• **GOAL OF THE EXERCISE**:
Can you render every one of the lines below as a Markdown table with two columns, Row for its row number and Line for the line itself, skipping any blank lines?

• **RECORDS TO USE**:
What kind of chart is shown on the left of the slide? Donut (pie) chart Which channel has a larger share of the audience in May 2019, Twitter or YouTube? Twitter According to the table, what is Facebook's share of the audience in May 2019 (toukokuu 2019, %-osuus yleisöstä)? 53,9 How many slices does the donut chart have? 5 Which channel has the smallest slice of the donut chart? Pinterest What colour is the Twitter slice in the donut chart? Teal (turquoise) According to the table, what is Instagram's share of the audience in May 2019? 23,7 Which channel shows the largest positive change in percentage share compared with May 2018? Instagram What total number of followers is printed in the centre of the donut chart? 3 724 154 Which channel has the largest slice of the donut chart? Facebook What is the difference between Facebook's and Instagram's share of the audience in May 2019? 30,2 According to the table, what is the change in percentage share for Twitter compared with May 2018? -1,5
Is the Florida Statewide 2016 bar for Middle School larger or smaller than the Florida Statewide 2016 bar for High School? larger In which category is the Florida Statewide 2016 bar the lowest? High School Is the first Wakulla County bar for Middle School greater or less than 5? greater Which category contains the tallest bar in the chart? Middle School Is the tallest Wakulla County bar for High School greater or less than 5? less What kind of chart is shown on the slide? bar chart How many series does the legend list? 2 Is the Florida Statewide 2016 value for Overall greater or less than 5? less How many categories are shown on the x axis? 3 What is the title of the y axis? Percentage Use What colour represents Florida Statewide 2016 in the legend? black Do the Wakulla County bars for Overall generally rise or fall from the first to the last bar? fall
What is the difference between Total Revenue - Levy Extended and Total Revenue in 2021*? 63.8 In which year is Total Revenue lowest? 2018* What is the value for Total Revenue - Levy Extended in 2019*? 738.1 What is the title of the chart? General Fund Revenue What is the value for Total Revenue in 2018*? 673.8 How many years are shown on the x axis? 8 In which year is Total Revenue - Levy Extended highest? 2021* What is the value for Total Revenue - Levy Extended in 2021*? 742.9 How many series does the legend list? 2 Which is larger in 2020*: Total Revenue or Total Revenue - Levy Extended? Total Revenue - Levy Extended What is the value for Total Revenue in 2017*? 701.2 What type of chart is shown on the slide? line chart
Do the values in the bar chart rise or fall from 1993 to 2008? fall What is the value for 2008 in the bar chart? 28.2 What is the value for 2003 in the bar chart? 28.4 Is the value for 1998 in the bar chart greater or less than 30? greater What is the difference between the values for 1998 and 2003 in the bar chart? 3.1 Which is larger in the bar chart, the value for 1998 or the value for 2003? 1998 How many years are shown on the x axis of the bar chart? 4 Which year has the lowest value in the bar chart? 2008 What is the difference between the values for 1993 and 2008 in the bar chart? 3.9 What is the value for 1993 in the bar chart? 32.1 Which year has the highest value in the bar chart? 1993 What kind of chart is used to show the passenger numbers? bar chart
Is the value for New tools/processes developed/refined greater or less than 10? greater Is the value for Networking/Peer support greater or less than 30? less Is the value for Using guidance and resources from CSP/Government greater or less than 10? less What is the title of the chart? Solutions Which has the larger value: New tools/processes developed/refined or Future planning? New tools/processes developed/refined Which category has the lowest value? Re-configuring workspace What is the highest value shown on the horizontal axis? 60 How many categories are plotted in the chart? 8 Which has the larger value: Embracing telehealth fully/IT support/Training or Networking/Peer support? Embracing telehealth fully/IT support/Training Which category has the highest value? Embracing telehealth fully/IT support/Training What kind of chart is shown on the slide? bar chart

• **FINISHED TASK**:
| Row | Line |
|---|---|
| 1 | What kind of chart is shown on the left of the slide? Donut (pie) chart Which channel has a larger share of the audience in May 2019, Twitter or YouTube? Twitter According to the table, what is Facebook's share of the audience in May 2019 (toukokuu 2019, %-osuus yleisöstä)? 53,9 How many slices does the donut chart have? 5 Which channel has the smallest slice of the donut chart? Pinterest What colour is the Twitter slice in the donut chart? Teal (turquoise) According to the table, what is Instagram's share of the audience in May 2019? 23,7 Which channel shows the largest positive change in percentage share compared with May 2018? Instagram What total number of followers is printed in the centre of the donut chart? 3 724 154 Which channel has the largest slice of the donut chart? Facebook What is the difference between Facebook's and Instagram's share of the audience in May 2019? 30,2 According to the table, what is the change in percentage share for Twitter compared with May 2018? -1,5 |
| 2 | Is the Florida Statewide 2016 bar for Middle School larger or smaller than the Florida Statewide 2016 bar for High School? larger In which category is the Florida Statewide 2016 bar the lowest? High School Is the first Wakulla County bar for Middle School greater or less than 5? greater Which category contains the tallest bar in the chart? Middle School Is the tallest Wakulla County bar for High School greater or less than 5? less What kind of chart is shown on the slide? bar chart How many series does the legend list? 2 Is the Florida Statewide 2016 value for Overall greater or less than 5? less How many categories are shown on the x axis? 3 What is the title of the y axis? Percentage Use What colour represents Florida Statewide 2016 in the legend? black Do the Wakulla County bars for Overall generally rise or fall from the first to the last bar? fall |
| 3 | What is the difference between Total Revenue - Levy Extended and Total Revenue in 2021*? 63.8 In which year is Total Revenue lowest? 2018* What is the value for Total Revenue - Levy Extended in 2019*? 738.1 What is the title of the chart? General Fund Revenue What is the value for Total Revenue in 2018*? 673.8 How many years are shown on the x axis? 8 In which year is Total Revenue - Levy Extended highest? 2021* What is the value for Total Revenue - Levy Extended in 2021*? 742.9 How many series does the legend list? 2 Which is larger in 2020*: Total Revenue or Total Revenue - Levy Extended? Total Revenue - Levy Extended What is the value for Total Revenue in 2017*? 701.2 What type of chart is shown on the slide? line chart |
| 4 | Do the values in the bar chart rise or fall from 1993 to 2008? fall What is the value for 2008 in the bar chart? 28.2 What is the value for 2003 in the bar chart? 28.4 Is the value for 1998 in the bar chart greater or less than 30? greater What is the difference between the values for 1998 and 2003 in the bar chart? 3.1 Which is larger in the bar chart, the value for 1998 or the value for 2003? 1998 How many years are shown on the x axis of the bar chart? 4 Which year has the lowest value in the bar chart? 2008 What is the difference between the values for 1993 and 2008 in the bar chart? 3.9 What is the value for 1993 in the bar chart? 32.1 Which year has the highest value in the bar chart? 1993 What kind of chart is used to show the passenger numbers? bar chart |
| 5 | Is the value for New tools/processes developed/refined greater or less than 10? greater Is the value for Networking/Peer support greater or less than 30? less Is the value for Using guidance and resources from CSP/Government greater or less than 10? less What is the title of the chart? Solutions Which has the larger value: New tools/processes developed/refined or Future planning? New tools/processes developed/refined Which category has the lowest value? Re-configuring workspace What is the highest value shown on the horizontal axis? 60 How many categories are plotted in the chart? 8 Which has the larger value: Embracing telehealth fully/IT support/Training or Networking/Peer support? Embracing telehealth fully/IT support/Training Which category has the highest value? Embracing telehealth fully/IT support/Training What kind of chart is shown on the slide? bar chart |